Second, software is capable of providing a much more engaging and rich experience, with multiple opportunities to offer facts and figures to help counteract the effects of the biases discussed above.
For example, if we fear that our users will shy away from placing a portion of their paycheck in a retirement account, then we can include some popup informing the user that the majority of people in their income bracket who have chosen to invest in retirement have done quite well for themselves. Including that popup (or whatever makes sense) at the moment of decision could help counteract the cognitive bias that would otherwise push the user into making a poor long-term decision.

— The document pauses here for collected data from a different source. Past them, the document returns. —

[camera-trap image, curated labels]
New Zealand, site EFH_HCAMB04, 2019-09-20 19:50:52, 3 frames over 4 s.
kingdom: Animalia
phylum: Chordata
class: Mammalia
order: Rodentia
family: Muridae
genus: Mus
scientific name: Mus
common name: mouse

Third, software can be made social, allowing us to communicate more convincingly what the user’s peers are doing, helping create network effects around prosocial behavior. This has been implemented, with some success, in environmental and energy-efficiency campaigns, encouraging households to be energy-efficient by promoting the energy-efficient behavior of neighbors.

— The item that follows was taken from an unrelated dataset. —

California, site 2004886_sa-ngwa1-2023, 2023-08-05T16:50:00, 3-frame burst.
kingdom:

Fourth, software can be designed with sensible defaults to promote better outcomes for individuals who for whatever reason are unable to complete a signup or configuration process themselves. Incorporating user surveys and other forms of demographic analysis into the design would be critical here, to ensure that there is sufficient data to design the defaults to meet the needs of the target population.
Fifth, software (particularly mobile apps) can be minimally intrusive and thus powerful habit (re)shaping tools. One organization, Significance Labs, has already begun exploring possible applications in the context of financial applications for low-income communities, by creating tools which send automatic reminders to help reinforce good habits as people first begin using credit cards.

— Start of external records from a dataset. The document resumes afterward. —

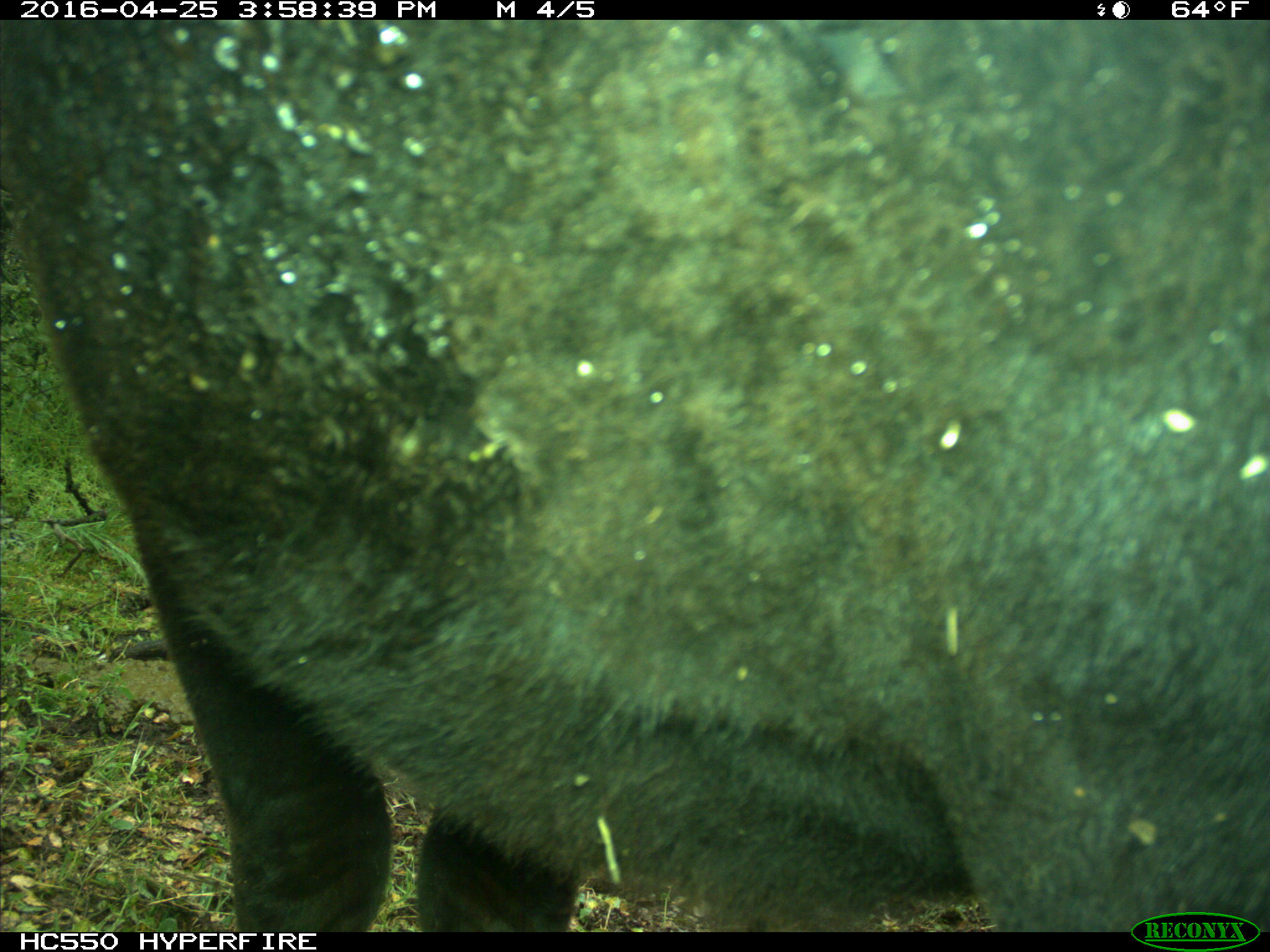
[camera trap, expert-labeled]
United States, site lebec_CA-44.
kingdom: Animalia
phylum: Chordata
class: Mammalia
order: Artiodactyla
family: Bovidae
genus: Bos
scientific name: Bos taurus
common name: domestic cow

One example of this fifth concept in action is MOTECH, the Grameen initiative to create a technology platform to help impoverished countries manage their healthcare systems.
Among many features designed to help nurses and doctors collect and share patient information, MOTECH includes TAMA (“Treatment Advice by Mobile Alerts”), a feature which sends automatic alerts by SMS to patients to encourage them to take their medication and attend their clinic appointments, as well as alert nurses when patients miss their appointments. In addition, MOTECH developers have implemented checklists and other decision-support features to help ensure that workers are taking the correct steps for any given treatment.
Neuroscience research is moving quickly, and is continuously accelerating as our tools for measuring and understanding cognitive processes become more sophisticated – and will continue to shake and influence the world of economic thinking. Our ability to collect and analyze huge amounts of data about population behavior is growing apace. Finally, our knowledge of successful implementations of socially-oriented behavior-influencing software will continue to grow as more organizations experiment with putting these concepts into practice and more data becomes available to drive further efforts.
It should be a very exciting couple of years.